UC-Riverside Research: 3D-Printed Traps A Standard Lab Tool for Quantum Computing?

UC-Riverside Research: 3D-Printed Traps A Standard Lab Tool for Quantum Computing?

Quantum leap for quantum computing

Excerpts and salient points ~

+  The University of California, Riverside, has won a University of California Multicampus-National Lab Collaborative Research and Training Award of $3.75 million that will allow the campus to focus on enabling scalable quantum computing.

“The goal of this collaborative project is to establish a novel platform for quantum computing that is truly scalable up to many qubits,” said Boerge Hemmerling, an assistant professor of physics and astronomy at UC Riverside and the lead principal investigator of the three-year project. “Current quantum computing technology is far away from experimentally controlling the large number of qubits required for fault-tolerant computing. This stands in large contrast to what has been achieved in conventional computer chips in classical computing.”

+  Hemmerling’s research team will use completely new technology for the project, such as 3D-printing technology from Lawrence Livermore National Laboratory, or LLNL, to make microstructure ion traps. Ions, which are charged atomic particles, store qubits.
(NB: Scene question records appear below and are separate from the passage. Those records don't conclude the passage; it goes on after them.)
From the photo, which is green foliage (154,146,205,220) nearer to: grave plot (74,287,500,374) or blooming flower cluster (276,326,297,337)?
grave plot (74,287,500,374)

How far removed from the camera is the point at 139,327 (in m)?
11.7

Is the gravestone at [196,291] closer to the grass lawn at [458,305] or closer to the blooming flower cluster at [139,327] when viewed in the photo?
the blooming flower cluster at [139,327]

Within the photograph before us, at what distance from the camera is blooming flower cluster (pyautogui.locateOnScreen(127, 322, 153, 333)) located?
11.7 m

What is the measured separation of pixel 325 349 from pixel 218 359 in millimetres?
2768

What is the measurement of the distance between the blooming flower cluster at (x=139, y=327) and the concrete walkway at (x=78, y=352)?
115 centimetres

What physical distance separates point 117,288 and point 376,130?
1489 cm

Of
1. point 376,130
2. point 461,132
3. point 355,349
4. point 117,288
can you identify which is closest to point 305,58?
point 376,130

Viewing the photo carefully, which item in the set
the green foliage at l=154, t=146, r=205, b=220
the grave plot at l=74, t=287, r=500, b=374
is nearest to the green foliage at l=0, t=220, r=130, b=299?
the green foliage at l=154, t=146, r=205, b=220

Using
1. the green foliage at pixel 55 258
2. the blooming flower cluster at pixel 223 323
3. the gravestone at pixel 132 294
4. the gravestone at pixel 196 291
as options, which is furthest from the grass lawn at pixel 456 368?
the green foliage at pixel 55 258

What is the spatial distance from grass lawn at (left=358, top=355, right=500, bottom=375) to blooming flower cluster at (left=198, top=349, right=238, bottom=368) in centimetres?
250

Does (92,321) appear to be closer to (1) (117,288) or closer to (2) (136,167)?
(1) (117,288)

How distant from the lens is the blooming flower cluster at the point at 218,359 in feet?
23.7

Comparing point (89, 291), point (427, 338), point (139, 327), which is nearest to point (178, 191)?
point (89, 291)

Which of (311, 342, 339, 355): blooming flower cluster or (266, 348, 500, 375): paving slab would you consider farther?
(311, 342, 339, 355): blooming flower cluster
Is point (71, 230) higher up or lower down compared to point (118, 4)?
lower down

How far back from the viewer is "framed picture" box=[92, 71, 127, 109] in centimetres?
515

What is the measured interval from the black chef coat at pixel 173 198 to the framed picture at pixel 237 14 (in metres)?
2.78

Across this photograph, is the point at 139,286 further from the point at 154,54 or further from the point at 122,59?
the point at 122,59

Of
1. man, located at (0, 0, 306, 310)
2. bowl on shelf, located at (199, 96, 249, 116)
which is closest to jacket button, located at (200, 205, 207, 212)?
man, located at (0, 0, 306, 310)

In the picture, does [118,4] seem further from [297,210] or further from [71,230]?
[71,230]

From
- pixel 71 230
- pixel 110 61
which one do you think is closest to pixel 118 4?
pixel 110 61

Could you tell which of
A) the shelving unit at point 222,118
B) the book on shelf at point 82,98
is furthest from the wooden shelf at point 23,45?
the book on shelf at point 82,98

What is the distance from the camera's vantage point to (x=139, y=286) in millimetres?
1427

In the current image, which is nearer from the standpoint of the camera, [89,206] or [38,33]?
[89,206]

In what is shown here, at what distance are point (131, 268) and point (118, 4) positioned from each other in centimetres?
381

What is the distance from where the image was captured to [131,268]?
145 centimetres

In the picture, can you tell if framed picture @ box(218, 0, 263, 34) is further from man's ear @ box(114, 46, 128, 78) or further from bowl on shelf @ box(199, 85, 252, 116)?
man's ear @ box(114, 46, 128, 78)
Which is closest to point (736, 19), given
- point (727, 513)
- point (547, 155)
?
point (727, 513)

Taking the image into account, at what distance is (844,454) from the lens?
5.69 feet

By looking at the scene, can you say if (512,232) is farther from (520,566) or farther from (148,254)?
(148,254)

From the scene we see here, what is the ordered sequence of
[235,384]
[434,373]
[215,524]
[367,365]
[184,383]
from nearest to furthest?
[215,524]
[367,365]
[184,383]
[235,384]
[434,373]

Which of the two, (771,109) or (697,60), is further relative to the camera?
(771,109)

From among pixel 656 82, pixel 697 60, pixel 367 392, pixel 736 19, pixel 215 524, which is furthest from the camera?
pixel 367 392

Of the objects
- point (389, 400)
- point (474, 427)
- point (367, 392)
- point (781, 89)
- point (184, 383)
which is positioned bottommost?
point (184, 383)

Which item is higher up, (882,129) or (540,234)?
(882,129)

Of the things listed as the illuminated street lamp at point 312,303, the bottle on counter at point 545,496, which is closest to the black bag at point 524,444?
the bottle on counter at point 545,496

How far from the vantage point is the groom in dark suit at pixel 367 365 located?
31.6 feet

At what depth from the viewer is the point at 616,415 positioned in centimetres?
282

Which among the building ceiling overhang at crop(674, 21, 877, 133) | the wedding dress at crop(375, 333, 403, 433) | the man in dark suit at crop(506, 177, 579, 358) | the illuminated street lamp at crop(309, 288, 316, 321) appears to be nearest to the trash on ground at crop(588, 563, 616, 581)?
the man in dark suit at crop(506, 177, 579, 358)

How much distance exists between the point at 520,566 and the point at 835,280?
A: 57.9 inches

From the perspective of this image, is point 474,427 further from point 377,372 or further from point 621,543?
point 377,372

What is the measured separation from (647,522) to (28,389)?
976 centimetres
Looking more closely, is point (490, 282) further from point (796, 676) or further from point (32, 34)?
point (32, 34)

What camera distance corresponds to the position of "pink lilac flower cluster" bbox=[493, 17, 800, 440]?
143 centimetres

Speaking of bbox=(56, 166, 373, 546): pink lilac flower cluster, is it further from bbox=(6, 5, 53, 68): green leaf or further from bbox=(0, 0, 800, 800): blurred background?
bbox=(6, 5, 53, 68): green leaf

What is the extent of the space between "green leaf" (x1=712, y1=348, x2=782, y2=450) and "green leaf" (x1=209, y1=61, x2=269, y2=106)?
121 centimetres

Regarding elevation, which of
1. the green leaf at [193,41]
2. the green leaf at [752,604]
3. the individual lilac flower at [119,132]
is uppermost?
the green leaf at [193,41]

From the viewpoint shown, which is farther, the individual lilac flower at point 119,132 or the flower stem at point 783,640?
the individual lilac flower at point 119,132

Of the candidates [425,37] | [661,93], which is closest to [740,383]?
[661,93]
Quantum information is transferred when the ions move in a specially designed trap. Trapped ions are deemed to have the best potential for realizing quantum computing.

+  Hemmerling said the research project should bring scientists closer to realizing a scalable quantum computer.

+  Many quantum computing approaches, while very promising, still have fallen short of providing a scalable platform that carries out useful calculations,” he said. “If we want to build a machine that does something useful, we need to consider new routes. This is one possible new route.”